Since state and federal courts have concurrent jurisdiction over the LHWCA and Jones Act, state courts apply federal substantive law. (Spears v. Kajima Engineering & Construction, Inc. (2002) 101 Cal.App.4th 466, 474.)

 

Curtin argues the allegations in the FACC are barred by the exclusiveness of liability provision in the LCHWA, 33 U.S.C. § 905(a), because its liability is exclusively limited to section 904 and Plaintiff is a qualifying longshoreman. Ventura argues that this provision does not apply because Plaintiff is alleged to be a seaman under the Jones Act, and argues that whether Plaintiff actually is a seaman under the Jones Act cannot be decided on a demurrer. (Opp. at pgs. 3-5.) Curtin responds that regardless of whether Plaintiff is a seaman, the exclusiveness of liability provision nevertheless bars Ventura’s claims. (Reply at pg. 3.)

 

The exclusiveness of liability provision broadly applies to the “liability of [Curtin]” to “anyone otherwise entitled to recover damages,” which would include Ventura. By contrast, the section of the Jones Act cited by Ventura expressly states that any seaman may maintain an action for damages “at his election.” Therefore, the Jones Act status as a seaman modifies the employer’s exclusive liability to the “employee” or his “legal representative.” Here, Plaintiff has not elected to maintain an action for damages against Curtin in his complaint. Ventura cites to no authority that interprets this provision to permit a third-party, such as Ventura, to make this election for Plaintiff. Accordingly, even if the Court assumes for purposes of this demurrer that Plaintiff is a Jones Act seaman, Ventura has not established that the exclusiveness of liability provision does not apply to Ventura, as opposed to Plaintiff.

 

Ventura further argues that the Court should not take judicial notice of the truth of the information contained in the notice of lien for purposes of this demurrer and, in any event, Curtin is not currently paying workers’ compensation benefits and therefore the exclusiveness of liability provision does not apply.

 

As an initial matter, the Court takes judicial notice that American Longshore Mutual Association, Ltd. claims and applies for a lien for payment of workers’ compensation benefits to Plaintiff under the LHWCA. (See Evid.
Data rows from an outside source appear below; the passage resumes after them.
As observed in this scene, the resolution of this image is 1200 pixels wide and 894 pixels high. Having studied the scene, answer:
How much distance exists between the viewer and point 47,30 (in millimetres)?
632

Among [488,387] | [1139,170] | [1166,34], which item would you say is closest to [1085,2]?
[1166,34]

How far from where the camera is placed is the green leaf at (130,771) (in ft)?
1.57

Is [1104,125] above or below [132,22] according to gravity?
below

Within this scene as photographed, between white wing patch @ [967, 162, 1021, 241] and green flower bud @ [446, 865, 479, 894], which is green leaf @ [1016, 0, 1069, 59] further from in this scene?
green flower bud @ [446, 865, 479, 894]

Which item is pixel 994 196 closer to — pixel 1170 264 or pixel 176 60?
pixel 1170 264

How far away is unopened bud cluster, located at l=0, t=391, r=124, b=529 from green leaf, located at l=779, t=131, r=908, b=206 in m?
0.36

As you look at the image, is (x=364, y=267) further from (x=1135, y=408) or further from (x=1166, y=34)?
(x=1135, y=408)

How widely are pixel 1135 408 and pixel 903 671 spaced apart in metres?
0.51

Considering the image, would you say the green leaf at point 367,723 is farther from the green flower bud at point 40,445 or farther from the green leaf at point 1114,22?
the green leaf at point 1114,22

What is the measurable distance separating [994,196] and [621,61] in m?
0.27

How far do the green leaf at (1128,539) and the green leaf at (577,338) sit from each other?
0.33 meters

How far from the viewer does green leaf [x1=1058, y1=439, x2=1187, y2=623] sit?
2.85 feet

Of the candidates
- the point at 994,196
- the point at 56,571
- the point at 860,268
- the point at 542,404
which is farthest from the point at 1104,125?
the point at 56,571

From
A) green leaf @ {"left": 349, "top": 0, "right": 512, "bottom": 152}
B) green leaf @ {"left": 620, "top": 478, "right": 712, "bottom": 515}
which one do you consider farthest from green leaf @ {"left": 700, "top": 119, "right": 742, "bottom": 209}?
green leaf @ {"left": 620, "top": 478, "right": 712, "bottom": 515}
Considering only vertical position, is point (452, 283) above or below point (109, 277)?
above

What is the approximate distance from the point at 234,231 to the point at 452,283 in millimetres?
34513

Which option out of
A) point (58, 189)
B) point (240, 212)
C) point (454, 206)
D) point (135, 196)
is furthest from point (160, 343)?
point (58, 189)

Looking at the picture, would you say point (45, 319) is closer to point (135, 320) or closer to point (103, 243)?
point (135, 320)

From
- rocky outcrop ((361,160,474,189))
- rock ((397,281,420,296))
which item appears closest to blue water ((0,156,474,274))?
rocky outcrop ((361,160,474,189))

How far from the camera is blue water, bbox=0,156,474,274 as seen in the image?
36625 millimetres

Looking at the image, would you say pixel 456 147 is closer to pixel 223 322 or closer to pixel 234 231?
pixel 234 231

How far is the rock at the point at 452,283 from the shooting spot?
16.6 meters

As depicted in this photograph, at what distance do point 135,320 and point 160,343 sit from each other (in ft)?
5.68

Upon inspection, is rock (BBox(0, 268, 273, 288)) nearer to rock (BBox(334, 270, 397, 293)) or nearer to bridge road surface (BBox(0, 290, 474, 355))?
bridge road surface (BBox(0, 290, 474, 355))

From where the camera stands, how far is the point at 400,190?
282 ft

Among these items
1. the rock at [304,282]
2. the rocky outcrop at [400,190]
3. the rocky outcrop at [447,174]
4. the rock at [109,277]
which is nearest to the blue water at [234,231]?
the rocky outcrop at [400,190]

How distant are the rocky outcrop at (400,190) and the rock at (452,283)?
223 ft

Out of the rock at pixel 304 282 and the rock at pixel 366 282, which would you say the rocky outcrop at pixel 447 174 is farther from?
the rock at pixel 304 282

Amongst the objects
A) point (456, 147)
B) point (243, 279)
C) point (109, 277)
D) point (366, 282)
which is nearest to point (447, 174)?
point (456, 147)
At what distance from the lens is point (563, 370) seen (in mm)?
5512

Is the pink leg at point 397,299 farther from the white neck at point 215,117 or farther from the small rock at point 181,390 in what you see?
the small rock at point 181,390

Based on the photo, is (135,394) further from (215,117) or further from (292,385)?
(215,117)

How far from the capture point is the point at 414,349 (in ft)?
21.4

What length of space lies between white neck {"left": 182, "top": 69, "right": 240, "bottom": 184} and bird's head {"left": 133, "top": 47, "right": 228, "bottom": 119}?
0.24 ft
Code § 452(h), (d); see also Scott v. JP Morgan Chase Bank, N.A. (2013) 214 Cal.App.4th 743, 754 (citations omitted) (“Where… judicial notice is requested of a legally operative document—like a contract—the court may take notice not only of the fact of the document and its recording or publication, but also facts that clearly derive from its legal effect. …Moreover, whether the fact derives from the legal effect of a document or from a statement within the document, the fact may be judicially noticed where … the fact is not reasonably subject to dispute.”)

 

Ventura argues that Curtin’s purported failure to fully pay worker’s compensation benefits takes Curtin outside of the exclusiveness of liability provision in the LCHWA. Ventura cites to no authority to support this proposition; indeed, the language of the provision states that “an injured employee, or his legal representative … may elect to claim compensation” if the “employer fails to secure payment of compensation as required.” (33 U.S.C. § 905(a).) The relief owed based on a failure to pay full benefits appears to be properly sought by Plaintiff, not a third-party.          

 

CONCLUSION

 

            Accordingly, Curtin’s demurrer to Ventura’s first amended cross-complaint is sustained with leave to amend.  

 

            Curtin shall give notice of the Court’s order and file a proof of service of such.